Rite Aid undertakes no obligation to update any forward-looking statement to reflect events or circumstances after the date on which the statement is made or to reflect the occurrence of unanticipated events. Readers are cautioned not to place undue reliance on any of these forward-looking statements.


Additional Information and Where to Find It


In connection with the proposed strategic combination, Rite Aid prepared a preliminary proxy statement on Schedule 14A that has been filed with the SEC on November 24, 2015. The preliminary proxy statement is not yet final and will be amended. Following the filing of the definitive proxy statement with the SEC, Rite Aid will mail the definitive proxy statement and a proxy card to each stockholder entitled to vote at the special meeting relating to the proposed merger. INVESTORS ARE URGED TO READ THE DEFINITIVE PROXY STATEMENT WHEN IT BECOMES AVAILABLE BECAUSE IT WILL CONTAIN IMPORTANT INFORMATION. Investors may obtain the proxy statement, as well as other filings containing information about Rite Aid, free of charge, from the SEC’s Web site (www.sec.gov). Investors may also obtain Rite Aid’s SEC filings in connection with the transaction, free of charge, from Rite Aid’s Web site (www.RiteAid.com) under the link “Investor Relations” and then under the tab “SEC Filings,” or by directing a request to Rite Aid, Byron Purcell, Attention:  Senior Director, Treasury Services & Investor Relations.
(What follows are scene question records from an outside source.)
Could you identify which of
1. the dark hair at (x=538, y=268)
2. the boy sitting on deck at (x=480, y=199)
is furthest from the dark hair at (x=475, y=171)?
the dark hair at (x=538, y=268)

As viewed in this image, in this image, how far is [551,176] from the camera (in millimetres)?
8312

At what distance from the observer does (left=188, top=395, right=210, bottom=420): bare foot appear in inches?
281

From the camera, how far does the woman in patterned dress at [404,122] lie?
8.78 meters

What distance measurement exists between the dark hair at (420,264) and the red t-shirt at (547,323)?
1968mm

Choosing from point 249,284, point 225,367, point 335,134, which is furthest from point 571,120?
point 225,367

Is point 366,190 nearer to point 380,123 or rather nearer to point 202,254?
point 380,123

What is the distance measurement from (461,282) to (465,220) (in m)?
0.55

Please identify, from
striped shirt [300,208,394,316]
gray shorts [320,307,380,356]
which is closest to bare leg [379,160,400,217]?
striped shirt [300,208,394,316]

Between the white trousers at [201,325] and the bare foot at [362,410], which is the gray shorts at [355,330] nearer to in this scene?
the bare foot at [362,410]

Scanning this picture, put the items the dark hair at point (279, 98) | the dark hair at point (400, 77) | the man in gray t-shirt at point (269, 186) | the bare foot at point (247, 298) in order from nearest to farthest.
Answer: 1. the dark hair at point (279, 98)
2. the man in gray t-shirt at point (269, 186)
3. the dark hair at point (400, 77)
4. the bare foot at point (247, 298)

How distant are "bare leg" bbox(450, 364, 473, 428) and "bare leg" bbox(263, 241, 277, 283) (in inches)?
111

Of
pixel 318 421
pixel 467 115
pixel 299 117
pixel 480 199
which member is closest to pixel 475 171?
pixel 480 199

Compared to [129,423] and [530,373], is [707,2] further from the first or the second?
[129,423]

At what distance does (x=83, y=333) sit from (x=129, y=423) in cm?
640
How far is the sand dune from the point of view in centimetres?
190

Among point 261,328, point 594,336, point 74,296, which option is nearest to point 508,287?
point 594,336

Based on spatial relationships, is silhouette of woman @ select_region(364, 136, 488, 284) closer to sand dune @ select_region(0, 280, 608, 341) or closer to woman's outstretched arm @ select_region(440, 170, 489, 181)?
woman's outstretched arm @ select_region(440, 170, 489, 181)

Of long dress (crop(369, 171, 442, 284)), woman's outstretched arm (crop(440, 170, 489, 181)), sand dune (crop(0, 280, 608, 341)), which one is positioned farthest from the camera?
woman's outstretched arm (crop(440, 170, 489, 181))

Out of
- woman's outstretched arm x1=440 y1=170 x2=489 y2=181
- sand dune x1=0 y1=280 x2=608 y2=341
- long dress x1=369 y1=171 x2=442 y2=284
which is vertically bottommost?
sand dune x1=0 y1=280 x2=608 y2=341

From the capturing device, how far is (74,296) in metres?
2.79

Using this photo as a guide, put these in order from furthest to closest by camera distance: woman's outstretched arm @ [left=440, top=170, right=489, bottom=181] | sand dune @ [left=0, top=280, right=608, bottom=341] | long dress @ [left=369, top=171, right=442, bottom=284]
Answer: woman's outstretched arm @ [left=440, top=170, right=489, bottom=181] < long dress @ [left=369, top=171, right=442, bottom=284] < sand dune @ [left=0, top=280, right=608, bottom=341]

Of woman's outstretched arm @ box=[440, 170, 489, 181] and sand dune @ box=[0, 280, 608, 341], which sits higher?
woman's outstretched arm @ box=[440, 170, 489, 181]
Participants in the Merger Solicitation


The directors, executive officers and employees of Rite Aid and other persons may be deemed to be participants in the solicitation of proxies in respect of the transaction. Information regarding Rite Aid’s directors and executive officers is available in its definitive proxy statement for its 2015 annual meeting of stockholders filed with the SEC on May 15, 2015. This document can be obtained free of charge from the sources indicated above. Other information regarding the interests of the participants in the proxy solicitation is set forth in the preliminary proxy statement, as it may be amended, that has been filed with the SEC on November 24, 2015. This communication shall not constitute an offer to sell or the solicitation of an offer to sell or the solicitation of an offer to buy any securities, nor shall there be any sale of securities in any jurisdiction in which such offer, solicitation or sale would be unlawful prior to registration or qualification under the securities laws of any such jurisdiction. No offer of securities shall be made except by means of a prospectus meeting the requirements of Section 10 of the Securities Act of 1933, as amended.